What you are asked to do:
Print each line of the listing below word for word, omitting the pictures.

[Extracted records]
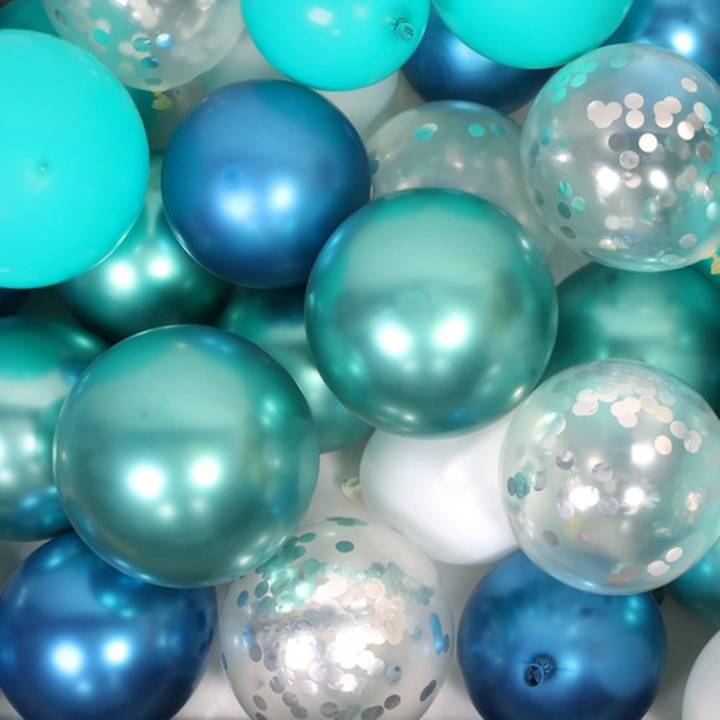 Léggömb füzér szett, GAGAKU, 60 darab, latex, többszínű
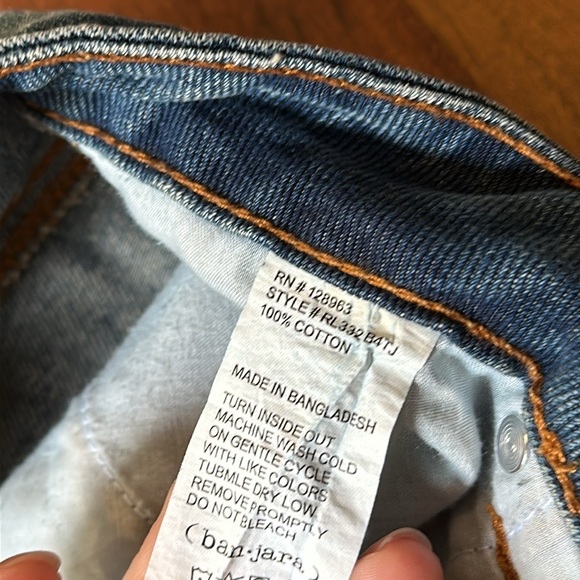 Ban•Jara Super High Rise Loose Fit Distressed 100% Cotton Denim Shorts Size 1/24 - Picture 7 of 9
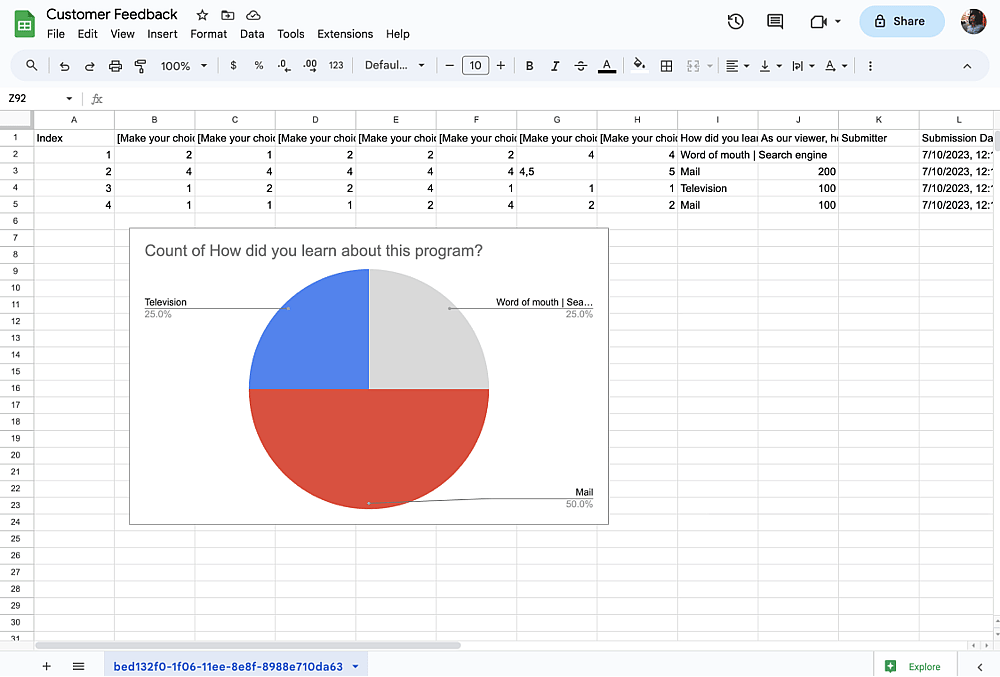 Use it in your survey report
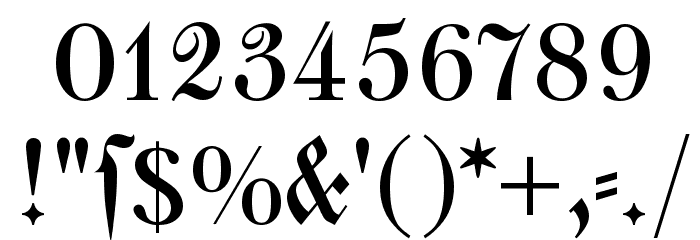 DS Walbaumfraktur Font OTHER CHARS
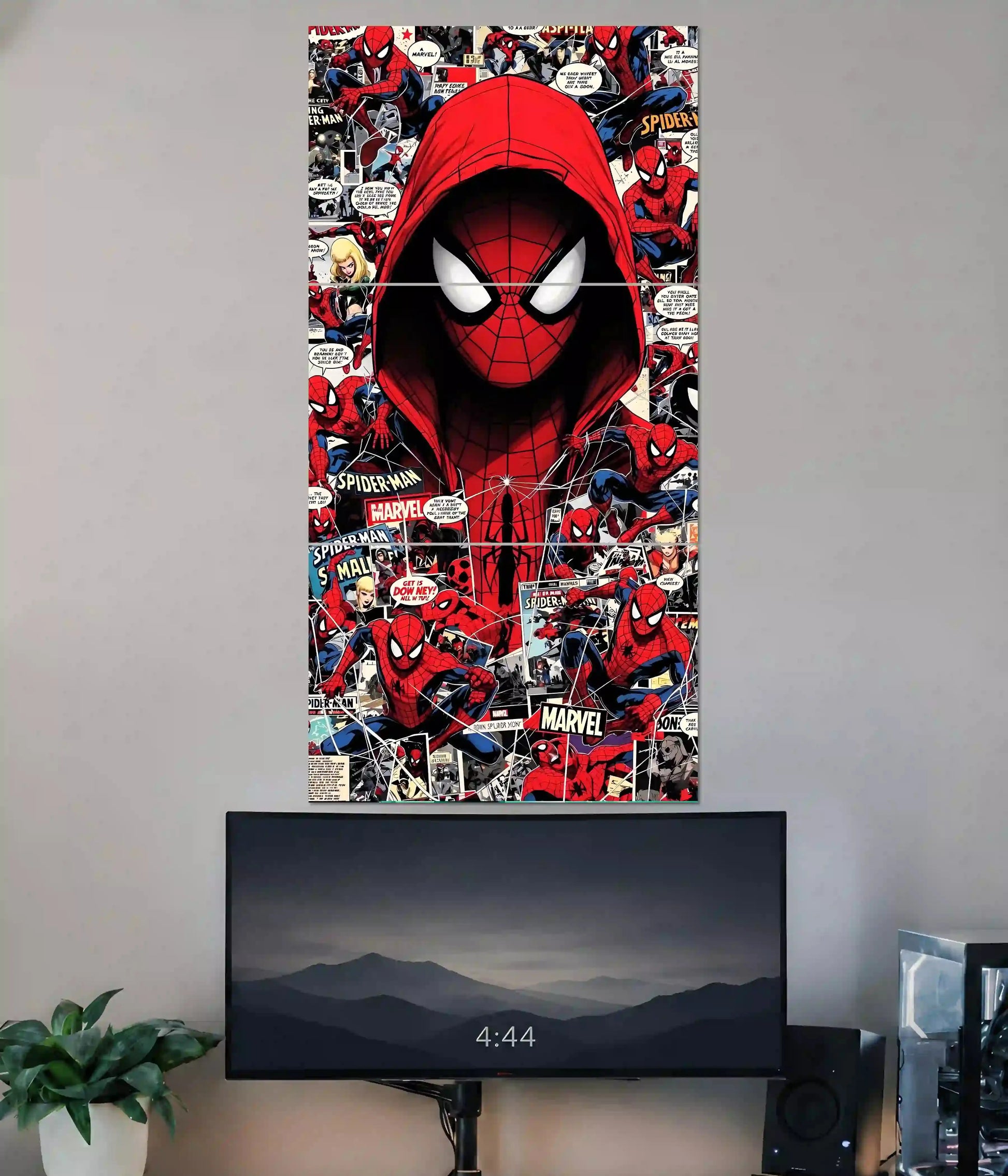 Spider-Man Comic Collage 3 Piece Split Poster Main Image - Everanta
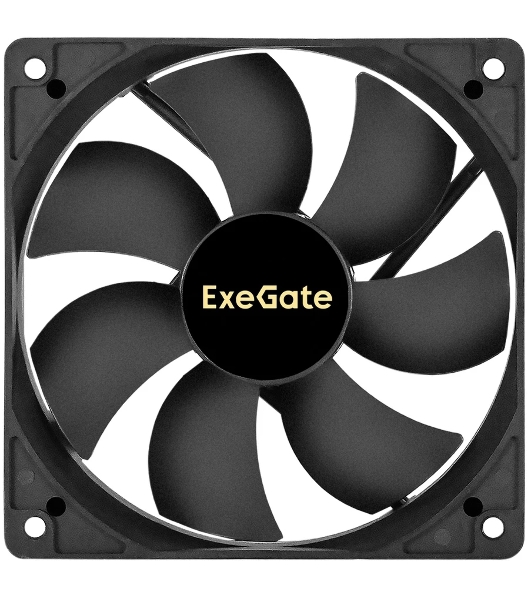 Вентилятор корпусной ExeGate ExtraSilent ES12025H2P, 120 мм, 1300 об/мин, 22 дБ, 2-pin, без подсветки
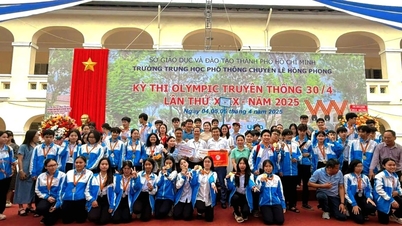 Quang Nam students win 105 medals at the traditional Olympic competition on April 30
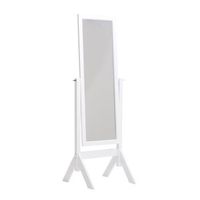 espejo de pie elvis madera blanco 50x58x153 cm clp
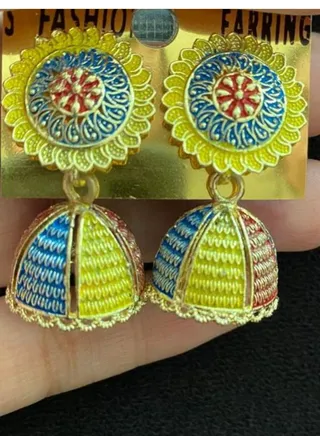 Multicolor modern jumka traditional Earring 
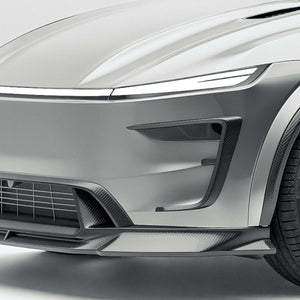 Tesla Model Y Juniper carbon fiber front bumper canards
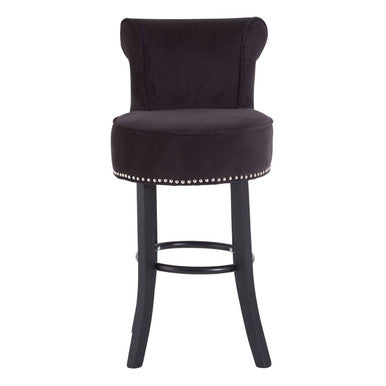 Black Velvet Bar Chair | Regents Park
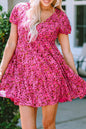 Floral Puff Sleeve Babydoll Dress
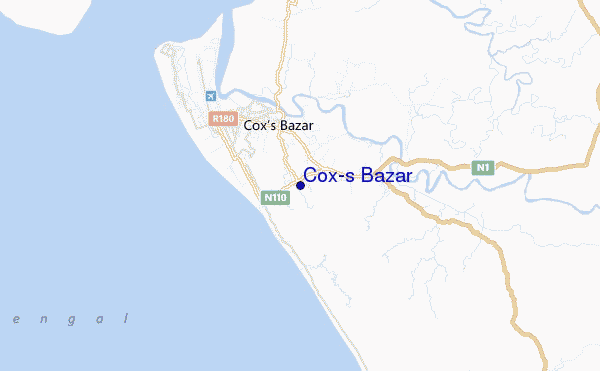 mappa di localizzazione di Cox's Bazar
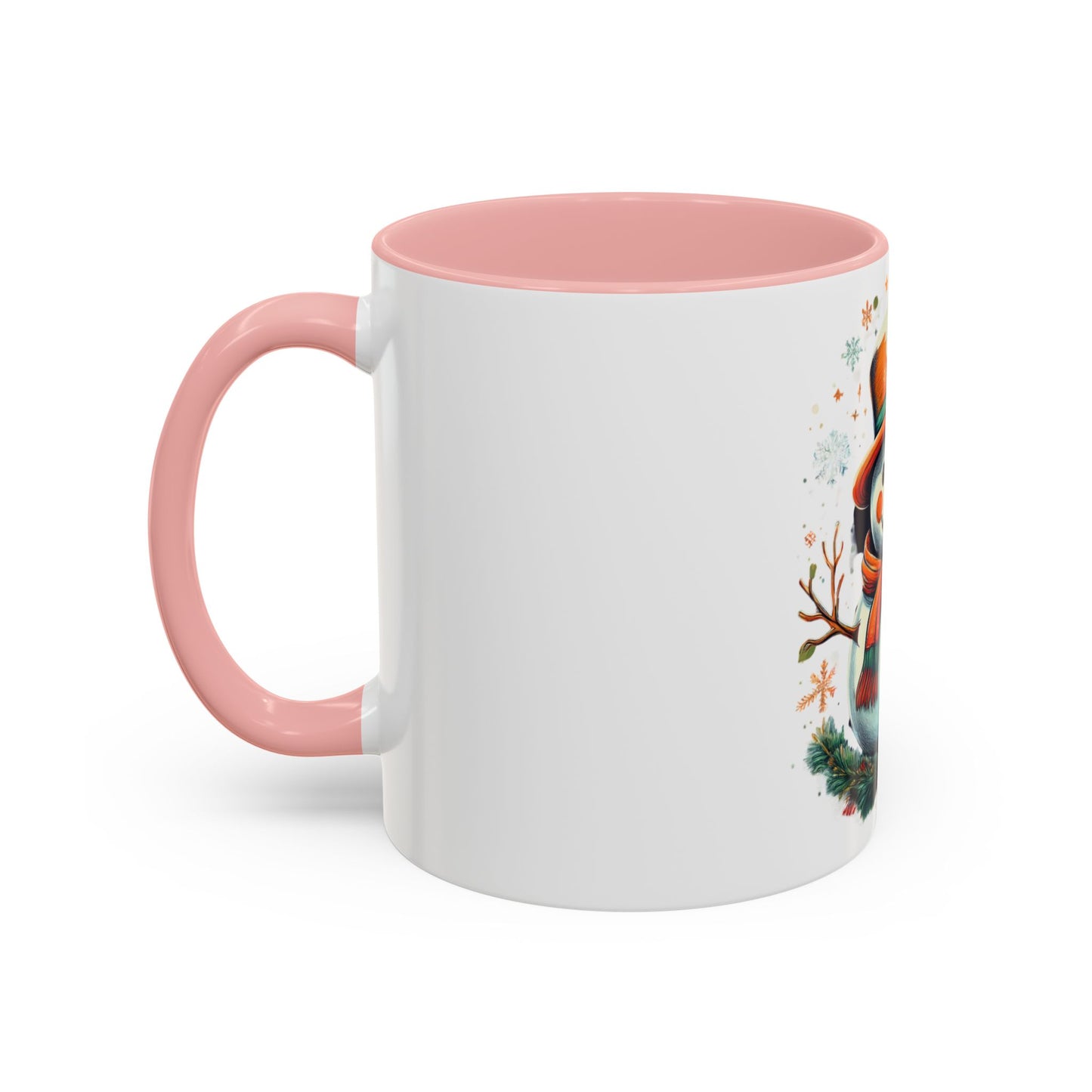Cozy Snowman Accent Coffee Mug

Finished exercise:
 Léggömb füzér szett, GAGAKU, 60 darab, latex, többszínű
 Ban•Jara Super High Rise Loose Fit Distressed 100% Cotton Denim Shorts Size 1/24 - Picture 7 of 9
 Use it in your survey report
 DS Walbaumfraktur Font OTHER CHARS
 Spider-Man Comic Collage 3 Piece Split Poster Main Image - Everanta
 Вентилятор корпусной ExeGate ExtraSilent ES12025H2P, 120 мм, 1300 об/мин, 22 дБ, 2-pin, без подсветки
 Quang Nam students win 105 medals at the traditional Olympic competition on April 30
 espejo de pie elvis madera blanco 50x58x153 cm clp
 Multicolor modern jumka traditional Earring 
 Tesla Model Y Juniper carbon fiber front bumper canards
 Black Velvet Bar Chair | Regents Park
 Floral Puff Sleeve Babydoll Dress
 mappa di localizzazione di Cox's Bazar
Cozy Snowman Accent Coffee Mug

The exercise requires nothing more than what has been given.